The results indicated that all tested samples exhibited some level of antioxidant activity (Figure 3). However, combining AV with EWP did not significantly boost this property but reduced it. This might be because EWP’s inherent antioxidant capacity is greater, so it over-dominates AV, especially when EWP is dissolved in water. It’s also possible that combining AV and EWP leads to interactions that reduce the overall antioxidant effect. For example, the different antioxidants in EWP and AV could interfere with or cancel each other out, lessening their individual effectiveness²⁵. Another possibility is that they compete for the same free radicals, resulting in a reduced combined effect²⁶. Further research is needed to explore aloe vera’s antioxidant potential at various concentrations and in combination with other substances.
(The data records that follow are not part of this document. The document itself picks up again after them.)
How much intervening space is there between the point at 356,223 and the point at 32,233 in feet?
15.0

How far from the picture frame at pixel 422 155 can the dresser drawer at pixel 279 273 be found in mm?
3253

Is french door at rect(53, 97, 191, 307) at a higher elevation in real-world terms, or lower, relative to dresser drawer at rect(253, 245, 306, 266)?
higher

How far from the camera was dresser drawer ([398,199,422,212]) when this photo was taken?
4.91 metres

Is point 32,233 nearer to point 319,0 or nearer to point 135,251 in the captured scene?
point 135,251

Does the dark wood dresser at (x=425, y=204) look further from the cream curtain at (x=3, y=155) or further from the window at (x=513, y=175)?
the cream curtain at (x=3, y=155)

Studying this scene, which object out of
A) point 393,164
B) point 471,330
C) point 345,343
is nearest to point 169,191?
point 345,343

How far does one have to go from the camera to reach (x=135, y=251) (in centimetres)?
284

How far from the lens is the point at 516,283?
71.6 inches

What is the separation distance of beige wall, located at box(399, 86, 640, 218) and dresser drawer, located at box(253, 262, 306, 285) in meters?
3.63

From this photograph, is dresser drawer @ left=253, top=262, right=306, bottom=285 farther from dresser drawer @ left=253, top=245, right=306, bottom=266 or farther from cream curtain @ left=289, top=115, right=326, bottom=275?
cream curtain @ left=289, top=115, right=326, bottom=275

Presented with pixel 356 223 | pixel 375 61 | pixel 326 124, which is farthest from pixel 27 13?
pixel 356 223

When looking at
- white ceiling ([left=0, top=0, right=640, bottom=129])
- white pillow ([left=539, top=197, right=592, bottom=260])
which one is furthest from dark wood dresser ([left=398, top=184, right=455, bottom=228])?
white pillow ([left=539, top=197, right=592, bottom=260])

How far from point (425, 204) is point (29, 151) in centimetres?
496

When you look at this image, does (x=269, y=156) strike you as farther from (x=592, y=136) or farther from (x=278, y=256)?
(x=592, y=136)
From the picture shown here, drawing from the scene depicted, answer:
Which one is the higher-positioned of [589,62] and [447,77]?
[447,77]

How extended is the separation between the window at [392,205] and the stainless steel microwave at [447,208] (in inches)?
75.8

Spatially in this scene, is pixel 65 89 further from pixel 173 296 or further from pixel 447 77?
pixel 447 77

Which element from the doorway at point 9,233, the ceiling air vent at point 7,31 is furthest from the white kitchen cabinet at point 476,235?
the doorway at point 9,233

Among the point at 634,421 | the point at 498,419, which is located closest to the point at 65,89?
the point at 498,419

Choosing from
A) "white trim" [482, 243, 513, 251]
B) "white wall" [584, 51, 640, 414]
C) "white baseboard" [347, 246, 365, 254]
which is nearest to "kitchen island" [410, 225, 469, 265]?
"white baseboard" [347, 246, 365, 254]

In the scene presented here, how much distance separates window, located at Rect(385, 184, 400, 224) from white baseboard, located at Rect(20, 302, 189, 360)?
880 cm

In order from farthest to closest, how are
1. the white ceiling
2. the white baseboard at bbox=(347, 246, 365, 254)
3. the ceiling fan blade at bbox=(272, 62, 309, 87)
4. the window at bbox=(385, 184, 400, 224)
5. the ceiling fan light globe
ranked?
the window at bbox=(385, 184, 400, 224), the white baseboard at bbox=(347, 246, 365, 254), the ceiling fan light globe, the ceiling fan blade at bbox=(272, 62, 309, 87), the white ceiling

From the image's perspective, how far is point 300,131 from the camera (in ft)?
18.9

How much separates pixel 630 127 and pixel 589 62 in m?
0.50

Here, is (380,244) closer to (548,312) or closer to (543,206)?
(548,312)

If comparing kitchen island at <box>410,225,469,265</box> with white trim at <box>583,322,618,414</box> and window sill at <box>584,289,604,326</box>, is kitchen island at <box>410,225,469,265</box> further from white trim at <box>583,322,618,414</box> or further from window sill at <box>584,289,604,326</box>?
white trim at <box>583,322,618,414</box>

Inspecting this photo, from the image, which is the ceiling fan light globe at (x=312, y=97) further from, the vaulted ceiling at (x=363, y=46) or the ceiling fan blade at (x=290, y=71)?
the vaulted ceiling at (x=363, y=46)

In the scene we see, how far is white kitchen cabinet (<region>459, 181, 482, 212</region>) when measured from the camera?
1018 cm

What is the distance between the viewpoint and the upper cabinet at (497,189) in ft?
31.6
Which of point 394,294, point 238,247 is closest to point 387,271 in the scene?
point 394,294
This could open avenues for future studies.

Specifically, the EWP sample contains the highest average ABTS scavenging (%) at 92.7 and the smallest absorption value at 0.093. In contrast, the samples with AV present show slightly lower ABTS scavenging(%) for 50, 80, and 100mg/ml are 89.4, 84.1, and 86.7(Table 3), respectively. And higher absorbance values of 0.13, 0.196, and 0.164, respectively(Table 4). Consequently, EWP Gel has the smallest absorbance value due to its ABTS radicals being eliminated the most, leading to its having the most significant potential in antioxidant properties.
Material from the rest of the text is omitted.